For large values of the stiffness coefficient of the moving base with a low rate of energy dissipation, both models produce the same results. This agreement manifests itself in: (i) an appearance, for almost the same values of the excitation force, of chaotic motions with identical values of both the corresponding Lyapunov exponents, (ii) an existence, in a wide range of the control parameter, of periodic motions with impacts, for which the corresponding Lyapunov exponents are very close to each other, (iii) a very good conformity of the values of the corresponding relative displacements, average numbers of impacts, relative velocities at moments of impacts and average changes in kinetic energy of the body during impacts, as well as a very good conformity of the corresponding periodic phase trajectories for the hard and soft impact model.

For lower values of the stiffness coefficient of the base, when the duration of body contact cannot be neglected, as well as for large values of the stiffness coefficient of the base with a high rate of energy dissipation, when a single soft impact can correspond to a series of hard impacts, the results of both methods diverge from each other. These differences occur as a result of external forces, such as external excitation and an additional elastic-damping force, which act on the colliding body during the contact. In hard impact modeling, this effect is neglected.

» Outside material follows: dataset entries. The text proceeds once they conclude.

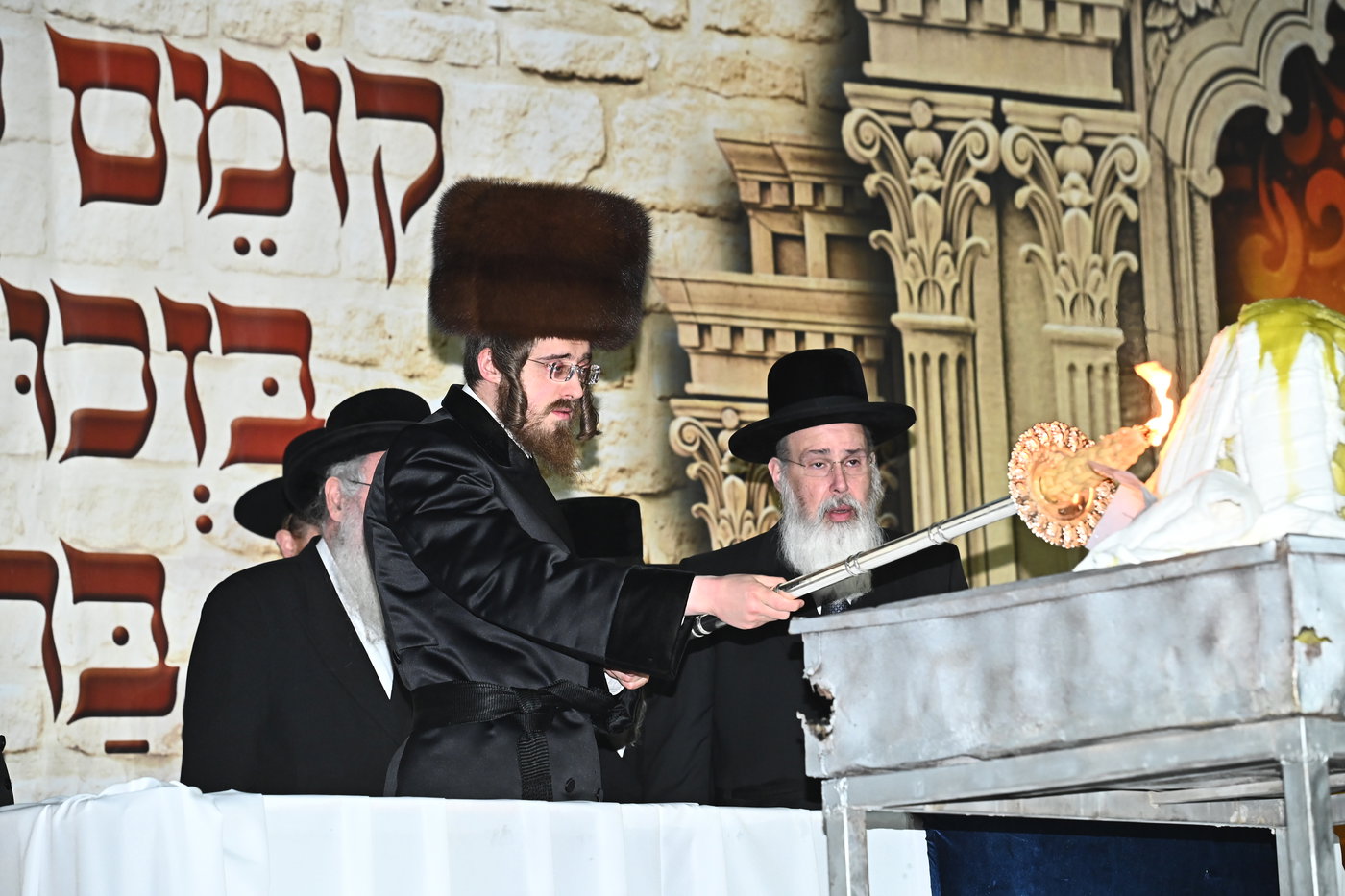 ל"ג בעומר בחצה"ק סאדיגורה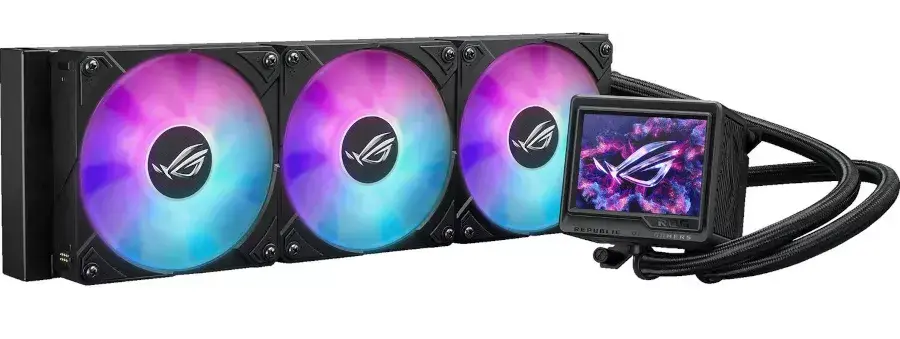 New Linux Patches Enable ASUS ROG Ryujin III Monitoring Support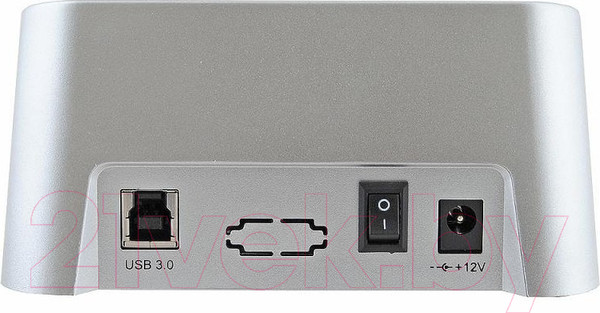 Изображение товара Бокс для жесткого диска AgeStar 3UBT2 (серебристый)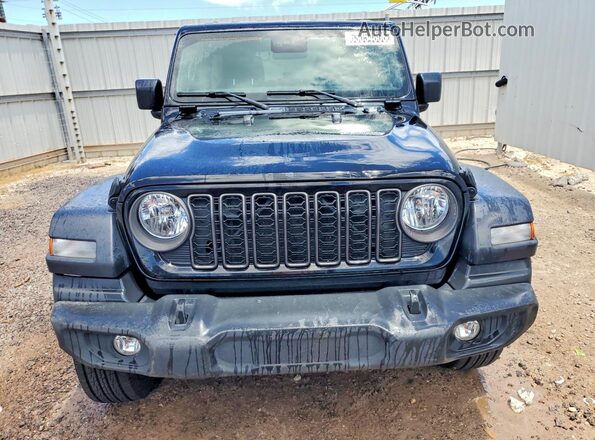 1C4PJXDN0RW214717 2024 JEEP WRANGLER Black Front view
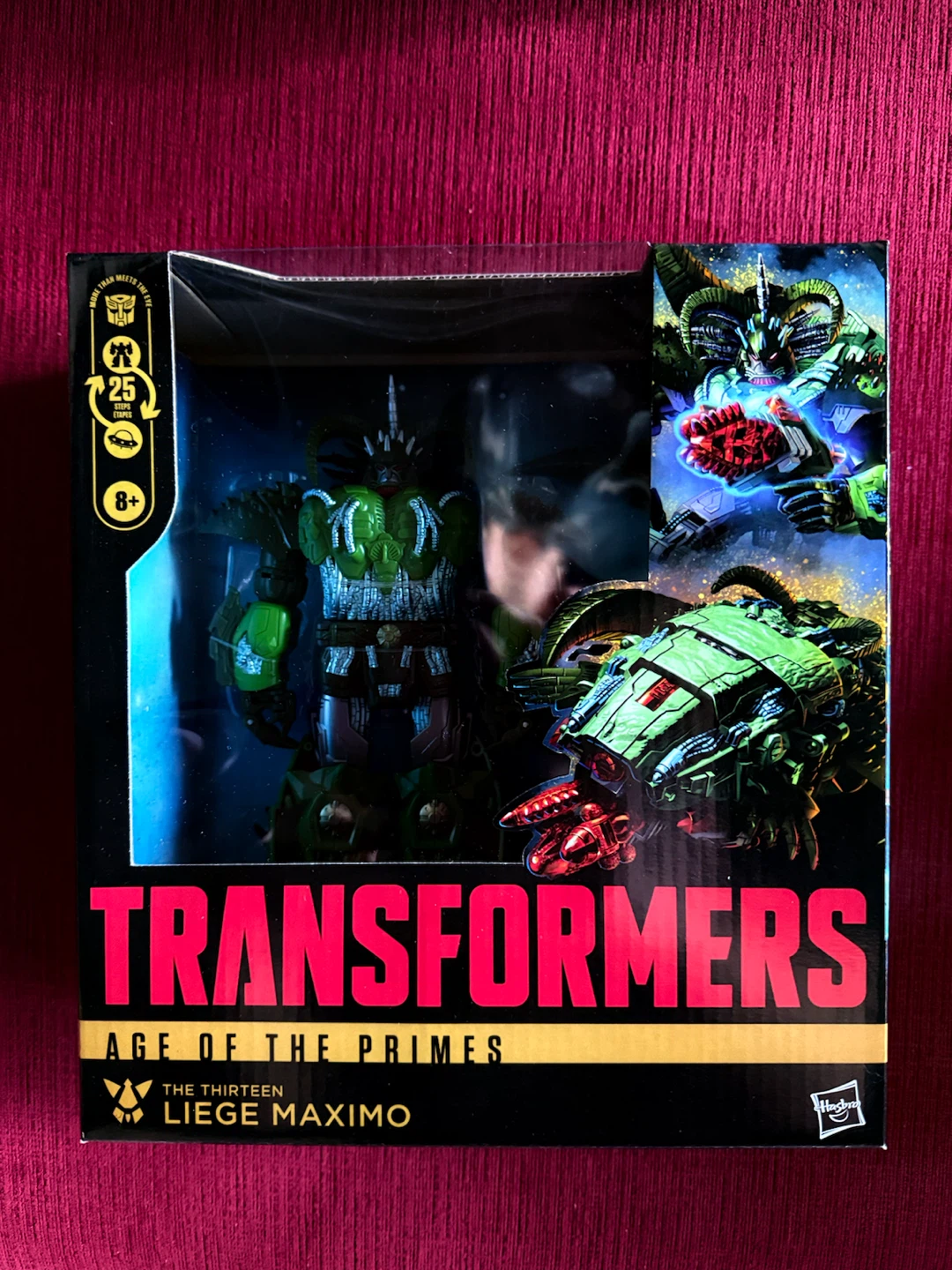 Transformers Age of the Primes The Thirteen Liege Maximo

In soft impact models, one has to choose two independent parameters k_s and c_s. The explicit equations presented herein allow the determination of the dumping coefficient of an impact element in terms of the stiffness coefficient and the restitution coefficient of this element. One can select these parameters as regards the contact time and the velocities before and after impact as observed in the real experiment.

When the base stiffness in the soft impact modeling is decreased, it is followed by simplification in the system behavior in a wide range of the external excitation frequency. For the same rate of energy dissipation, low periodic solutions can be observed only, which allows for suppressing chaos in real engineering systems.

Models of the system under investigation, with hard and soft impacts against a movable base and kinematic excitation, show a considerably higher sensitivity to a decrease in the stiffness of the base when compared to models with impacts on an unmovable base and with dynamic excitation.